§ **Problem description**: Each entry below is to be printed verbatim.

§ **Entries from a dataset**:
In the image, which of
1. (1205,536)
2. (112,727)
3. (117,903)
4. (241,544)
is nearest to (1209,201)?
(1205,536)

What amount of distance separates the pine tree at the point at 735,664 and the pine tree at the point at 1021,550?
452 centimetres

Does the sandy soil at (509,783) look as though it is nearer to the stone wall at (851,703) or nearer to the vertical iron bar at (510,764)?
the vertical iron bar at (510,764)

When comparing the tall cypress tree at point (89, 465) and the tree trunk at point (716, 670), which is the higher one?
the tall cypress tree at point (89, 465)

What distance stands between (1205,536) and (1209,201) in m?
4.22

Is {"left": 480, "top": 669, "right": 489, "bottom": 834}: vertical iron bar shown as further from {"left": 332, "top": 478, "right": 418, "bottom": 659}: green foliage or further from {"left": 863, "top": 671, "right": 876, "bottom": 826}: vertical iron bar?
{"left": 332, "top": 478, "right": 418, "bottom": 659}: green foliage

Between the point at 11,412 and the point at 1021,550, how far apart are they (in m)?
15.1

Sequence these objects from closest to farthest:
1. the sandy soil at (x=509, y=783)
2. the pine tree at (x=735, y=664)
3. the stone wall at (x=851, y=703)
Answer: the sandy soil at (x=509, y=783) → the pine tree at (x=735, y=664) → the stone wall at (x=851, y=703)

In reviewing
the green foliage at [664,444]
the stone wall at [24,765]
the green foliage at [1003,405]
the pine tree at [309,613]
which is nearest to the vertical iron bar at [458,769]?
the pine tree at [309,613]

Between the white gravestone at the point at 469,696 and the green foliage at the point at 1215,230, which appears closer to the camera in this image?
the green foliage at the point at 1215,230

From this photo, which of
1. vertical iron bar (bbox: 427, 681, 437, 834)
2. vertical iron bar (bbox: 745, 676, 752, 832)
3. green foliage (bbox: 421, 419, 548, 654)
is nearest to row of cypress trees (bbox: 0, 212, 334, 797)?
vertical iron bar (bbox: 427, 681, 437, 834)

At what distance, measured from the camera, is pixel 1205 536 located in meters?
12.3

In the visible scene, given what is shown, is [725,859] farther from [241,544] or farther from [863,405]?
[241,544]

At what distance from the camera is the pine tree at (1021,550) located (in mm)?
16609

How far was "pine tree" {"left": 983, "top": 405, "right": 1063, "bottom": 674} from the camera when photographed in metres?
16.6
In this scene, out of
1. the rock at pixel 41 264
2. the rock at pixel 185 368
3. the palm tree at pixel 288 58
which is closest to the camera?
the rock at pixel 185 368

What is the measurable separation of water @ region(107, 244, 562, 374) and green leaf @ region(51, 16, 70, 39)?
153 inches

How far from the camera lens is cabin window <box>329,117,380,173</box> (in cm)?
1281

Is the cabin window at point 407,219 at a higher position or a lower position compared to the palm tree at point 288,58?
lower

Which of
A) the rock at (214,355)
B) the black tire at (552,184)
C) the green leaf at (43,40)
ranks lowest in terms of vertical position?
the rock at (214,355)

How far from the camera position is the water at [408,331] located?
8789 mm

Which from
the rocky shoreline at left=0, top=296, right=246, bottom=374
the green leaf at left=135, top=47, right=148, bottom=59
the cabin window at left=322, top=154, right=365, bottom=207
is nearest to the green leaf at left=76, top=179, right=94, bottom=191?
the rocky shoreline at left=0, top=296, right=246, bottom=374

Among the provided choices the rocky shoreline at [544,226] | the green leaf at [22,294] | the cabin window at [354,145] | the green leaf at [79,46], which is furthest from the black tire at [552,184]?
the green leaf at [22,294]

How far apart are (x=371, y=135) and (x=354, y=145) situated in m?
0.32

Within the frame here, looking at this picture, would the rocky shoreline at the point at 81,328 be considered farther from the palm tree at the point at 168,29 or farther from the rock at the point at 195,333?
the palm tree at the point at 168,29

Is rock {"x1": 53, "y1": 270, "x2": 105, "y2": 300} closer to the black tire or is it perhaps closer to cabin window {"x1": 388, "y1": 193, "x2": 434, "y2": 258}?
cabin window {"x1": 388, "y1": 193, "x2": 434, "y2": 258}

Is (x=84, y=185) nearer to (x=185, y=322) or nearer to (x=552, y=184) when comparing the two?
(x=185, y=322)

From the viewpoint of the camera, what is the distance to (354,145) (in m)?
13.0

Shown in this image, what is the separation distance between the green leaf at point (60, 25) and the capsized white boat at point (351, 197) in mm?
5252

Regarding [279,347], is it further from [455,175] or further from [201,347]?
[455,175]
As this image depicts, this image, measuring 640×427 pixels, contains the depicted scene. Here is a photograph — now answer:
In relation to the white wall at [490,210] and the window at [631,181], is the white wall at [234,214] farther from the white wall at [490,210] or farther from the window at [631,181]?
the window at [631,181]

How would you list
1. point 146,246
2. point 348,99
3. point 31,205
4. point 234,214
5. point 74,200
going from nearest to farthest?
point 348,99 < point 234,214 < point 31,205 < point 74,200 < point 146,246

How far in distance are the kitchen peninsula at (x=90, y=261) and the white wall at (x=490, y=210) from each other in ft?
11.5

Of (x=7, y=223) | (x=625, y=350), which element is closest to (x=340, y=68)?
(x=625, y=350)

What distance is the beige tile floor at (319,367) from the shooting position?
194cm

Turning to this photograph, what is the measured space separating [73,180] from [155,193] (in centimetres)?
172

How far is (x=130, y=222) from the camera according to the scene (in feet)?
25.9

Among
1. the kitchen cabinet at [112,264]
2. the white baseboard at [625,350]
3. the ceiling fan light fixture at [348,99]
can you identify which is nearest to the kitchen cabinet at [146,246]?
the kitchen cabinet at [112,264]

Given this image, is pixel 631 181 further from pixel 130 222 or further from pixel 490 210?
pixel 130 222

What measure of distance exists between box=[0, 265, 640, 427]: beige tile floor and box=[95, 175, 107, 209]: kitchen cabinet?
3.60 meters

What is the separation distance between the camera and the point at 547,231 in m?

§ **Finished task**:
In the image, which of
1. (1205,536)
2. (112,727)
3. (117,903)
4. (241,544)
is nearest to (1209,201)?
(1205,536)

What amount of distance separates the pine tree at the point at 735,664 and the pine tree at the point at 1021,550?
452 centimetres

Does the sandy soil at (509,783) look as though it is nearer to the stone wall at (851,703) or nearer to the vertical iron bar at (510,764)?
the vertical iron bar at (510,764)

When comparing the tall cypress tree at point (89, 465) and the tree trunk at point (716, 670), which is the higher one?
the tall cypress tree at point (89, 465)

What distance stands between (1205,536) and (1209,201) in m?
4.22

Is {"left": 480, "top": 669, "right": 489, "bottom": 834}: vertical iron bar shown as further from {"left": 332, "top": 478, "right": 418, "bottom": 659}: green foliage or further from {"left": 863, "top": 671, "right": 876, "bottom": 826}: vertical iron bar?
{"left": 332, "top": 478, "right": 418, "bottom": 659}: green foliage

Between the point at 11,412 and the point at 1021,550, how far apart are they (in m)?
15.1

Sequence these objects from closest to farthest:
1. the sandy soil at (x=509, y=783)
2. the pine tree at (x=735, y=664)
3. the stone wall at (x=851, y=703)
Answer: the sandy soil at (x=509, y=783) → the pine tree at (x=735, y=664) → the stone wall at (x=851, y=703)

In reviewing
the green foliage at [664,444]
the stone wall at [24,765]
the green foliage at [1003,405]
the pine tree at [309,613]
which is nearest to the vertical iron bar at [458,769]?
the pine tree at [309,613]

Between the white gravestone at the point at 469,696 and the green foliage at the point at 1215,230, which appears closer to the camera in this image?
the green foliage at the point at 1215,230

From this photo, which of
1. vertical iron bar (bbox: 427, 681, 437, 834)
2. vertical iron bar (bbox: 745, 676, 752, 832)
3. green foliage (bbox: 421, 419, 548, 654)
is nearest to row of cypress trees (bbox: 0, 212, 334, 797)?
vertical iron bar (bbox: 427, 681, 437, 834)

At what distance, measured from the camera, is pixel 1205 536 located in meters?
12.3

In the visible scene, given what is shown, is [725,859] farther from [241,544] or farther from [863,405]?
[241,544]

At what distance from the camera is the pine tree at (1021,550) located (in mm)?
16609

How far was "pine tree" {"left": 983, "top": 405, "right": 1063, "bottom": 674} from the camera when photographed in metres?
16.6
In this scene, out of
1. the rock at pixel 41 264
2. the rock at pixel 185 368
3. the palm tree at pixel 288 58
which is closest to the camera?
the rock at pixel 185 368

What is the measurable separation of water @ region(107, 244, 562, 374) and green leaf @ region(51, 16, 70, 39)?
153 inches

How far from the camera lens is cabin window <box>329,117,380,173</box> (in cm)?
1281

Is the cabin window at point 407,219 at a higher position or a lower position compared to the palm tree at point 288,58?
lower

Which of
A) the rock at (214,355)
B) the black tire at (552,184)
C) the green leaf at (43,40)
ranks lowest in terms of vertical position?
the rock at (214,355)

How far from the camera position is the water at [408,331] located?
8789 mm

Which from
the rocky shoreline at left=0, top=296, right=246, bottom=374
the green leaf at left=135, top=47, right=148, bottom=59
the cabin window at left=322, top=154, right=365, bottom=207
is nearest to the green leaf at left=76, top=179, right=94, bottom=191?
the rocky shoreline at left=0, top=296, right=246, bottom=374

Among the provided choices the rocky shoreline at [544,226] | the green leaf at [22,294] | the cabin window at [354,145] | the green leaf at [79,46], which is furthest from the black tire at [552,184]?
the green leaf at [22,294]

How far apart are (x=371, y=135) and (x=354, y=145) situated in m?
0.32

Within the frame here, looking at this picture, would the rocky shoreline at the point at 81,328 be considered farther from the palm tree at the point at 168,29 or farther from the rock at the point at 195,333?
the palm tree at the point at 168,29

Is rock {"x1": 53, "y1": 270, "x2": 105, "y2": 300} closer to the black tire or is it perhaps closer to cabin window {"x1": 388, "y1": 193, "x2": 434, "y2": 258}?
cabin window {"x1": 388, "y1": 193, "x2": 434, "y2": 258}

Is (x=84, y=185) nearer to (x=185, y=322) or nearer to (x=552, y=184) when comparing the two?
(x=185, y=322)

From the viewpoint of the camera, what is the distance to (354,145) (in m)?
13.0

Shown in this image, what is the separation distance between the green leaf at point (60, 25) and the capsized white boat at point (351, 197) in mm?
5252

Regarding [279,347], is it further from [455,175] or further from [201,347]?
[455,175]
As this image depicts, this image, measuring 640×427 pixels, contains the depicted scene. Here is a photograph — now answer:
In relation to the white wall at [490,210] and the window at [631,181], is the white wall at [234,214] farther from the white wall at [490,210] or farther from the window at [631,181]?
the window at [631,181]

How would you list
1. point 146,246
2. point 348,99
3. point 31,205
4. point 234,214
5. point 74,200
going from nearest to farthest?
point 348,99 < point 234,214 < point 31,205 < point 74,200 < point 146,246

How far in distance are the kitchen peninsula at (x=90, y=261) and the white wall at (x=490, y=210) from each other in ft?
11.5

Of (x=7, y=223) | (x=625, y=350), which element is closest to (x=340, y=68)?
(x=625, y=350)

What distance is the beige tile floor at (319,367) from the shooting position?
194cm

Turning to this photograph, what is the measured space separating [73,180] from [155,193] (in centimetres)?
172

How far is (x=130, y=222) from the camera according to the scene (in feet)?
25.9

Among
1. the kitchen cabinet at [112,264]
2. the white baseboard at [625,350]
3. the ceiling fan light fixture at [348,99]
can you identify which is nearest to the kitchen cabinet at [146,246]?
the kitchen cabinet at [112,264]

Given this image, is pixel 631 181 further from pixel 130 222 or further from pixel 490 210?
pixel 130 222

What measure of distance exists between box=[0, 265, 640, 427]: beige tile floor and box=[95, 175, 107, 209]: kitchen cabinet?
3.60 meters

What is the separation distance between the camera and the point at 547,231 in m?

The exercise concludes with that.